Eh quoi ! aux débordements d'une puissance ainsi exercée la constitution politique du pays n'offrait-elle donc aucun obstacle, aucune barrière ? Non : ce que la royauté avait devant elle, ce n'étaient pas des obstacles, c'étaient des périls ; ce n'était pas une barrière, c'était un abîme.

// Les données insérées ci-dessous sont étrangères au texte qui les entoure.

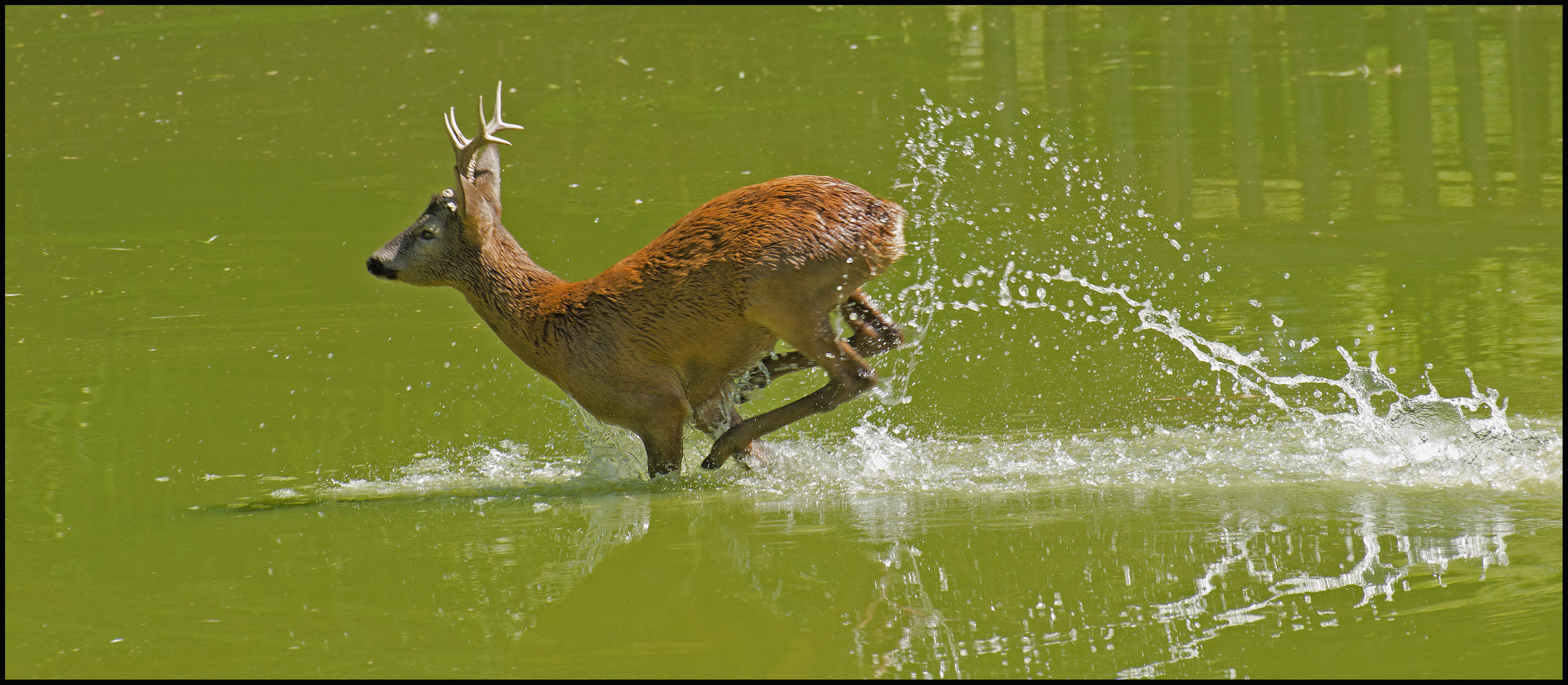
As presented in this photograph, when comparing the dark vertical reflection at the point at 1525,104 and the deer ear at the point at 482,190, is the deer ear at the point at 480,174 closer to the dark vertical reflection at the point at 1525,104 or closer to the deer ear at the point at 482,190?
the deer ear at the point at 482,190

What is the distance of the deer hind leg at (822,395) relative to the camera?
6723mm

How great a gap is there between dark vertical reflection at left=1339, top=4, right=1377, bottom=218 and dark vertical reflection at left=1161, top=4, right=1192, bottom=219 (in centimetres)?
126

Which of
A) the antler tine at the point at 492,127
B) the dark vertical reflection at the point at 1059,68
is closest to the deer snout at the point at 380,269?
the antler tine at the point at 492,127

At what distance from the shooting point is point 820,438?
25.2ft

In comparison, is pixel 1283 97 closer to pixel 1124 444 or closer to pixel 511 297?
pixel 1124 444

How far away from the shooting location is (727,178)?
42.9ft

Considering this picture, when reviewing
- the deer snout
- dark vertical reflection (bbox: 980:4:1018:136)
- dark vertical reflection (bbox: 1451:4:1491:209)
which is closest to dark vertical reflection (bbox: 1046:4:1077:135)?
dark vertical reflection (bbox: 980:4:1018:136)

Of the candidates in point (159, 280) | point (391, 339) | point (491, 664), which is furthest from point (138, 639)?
point (159, 280)

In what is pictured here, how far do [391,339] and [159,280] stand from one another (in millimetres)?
2629

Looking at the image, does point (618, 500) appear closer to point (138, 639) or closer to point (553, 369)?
point (553, 369)

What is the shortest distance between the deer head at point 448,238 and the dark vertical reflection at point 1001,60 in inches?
328

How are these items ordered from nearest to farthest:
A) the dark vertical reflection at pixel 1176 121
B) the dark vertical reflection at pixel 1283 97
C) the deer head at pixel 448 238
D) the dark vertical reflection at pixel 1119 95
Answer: the deer head at pixel 448 238 < the dark vertical reflection at pixel 1176 121 < the dark vertical reflection at pixel 1283 97 < the dark vertical reflection at pixel 1119 95

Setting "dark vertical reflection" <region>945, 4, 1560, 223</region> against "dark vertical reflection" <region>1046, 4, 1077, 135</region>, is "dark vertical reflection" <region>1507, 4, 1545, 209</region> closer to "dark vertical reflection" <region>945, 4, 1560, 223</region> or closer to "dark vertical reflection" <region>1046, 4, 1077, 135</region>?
"dark vertical reflection" <region>945, 4, 1560, 223</region>

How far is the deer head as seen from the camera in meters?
6.92
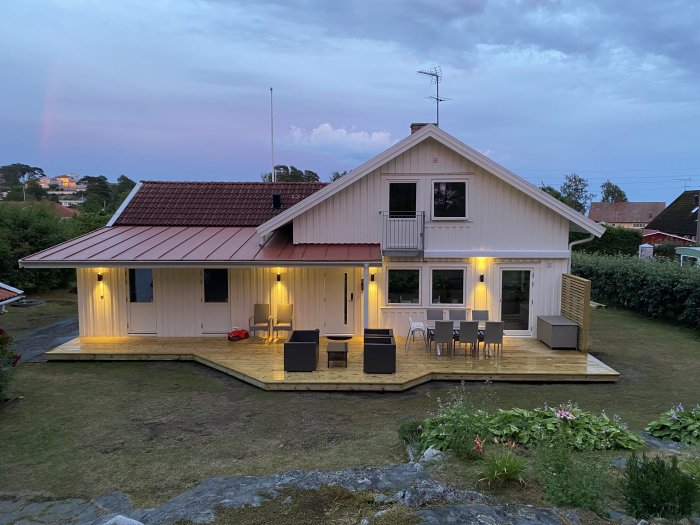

Mais ce droit de remontrances dont le parlement, depuis Louis XI, se trouvait investi ?... Arme vaine, maniée par des mains sans vigueur. Les remontrances ne pouvaient être un frein qu'à la condition de répondre à une force ; elles ne pouvaient servir de garantie aux libertés publiques, qu'à la condition d'être soutenues par beaucoup d'audace, par des colères généreuses, par un dévouement fougueux et systématique à la cause du peuple. Or, n'oublions pas que les parlementaires étaient des juges. Et comment la colère d'un tribun s'allumerait-elle dans un juge ? Les ardeurs politiques s'accordent mal avec cet attachement aux anciennes formes, ce culte de la coutume, ce respect des pouvoirs établis et ces graves habitudes qui caractérisent le magistrat, qui lui sont imposées. La liberté veut qu'on marche : le propre de la magistrature est d'être assise.

D'ailleurs, les charges étant devenues vénales et héréditaires, le parlement s'était habitué à regarder l'administration de la société comme un patrimoine. On avait acheté ou trouvé dans sa famille un domaine qu'on entendait laisser intact à ses enfants ; et vu ainsi à travers les illusions de l'intérêt privé, l'intérêt public reculait, il s'amoindrissait outre mesure, il s'effaçait presque.

C'est peu : les parlementaires se montraient fiers du privilège de noblesse qu'on leur avait conféré. Ils ne consentaient pas à se croire du peuple, de la bourgeoisie. Leur impuissance faisait partie de leur vanité.

Enfin, il n'y avait pas jusqu'à la composition du parlement qui ne fût de nature à lui interdire dans les luttes politiques les honneurs d'un rôle actif et vraiment sérieux. Ici, en effet, cinq chambres des Enquêtes et deux des Requêtes, où se pressaient les jeunes conseillers ; là une Grand'Chambre, où l'on n'était admis que par rang d'ancienneté et dans laquelle les présidents à mortier étaient compris. Donc, au sein même du parlement, la fougue des uns devait être à chaque instant combattue par l'âge et la craintive prudence des autres. La Grand'Chambre pesait sur les Enquêtes de tout le poids de l'expérience, de la vieillesse, de la hiérarchie, du respect que commandent de longs services et des mœurs austères.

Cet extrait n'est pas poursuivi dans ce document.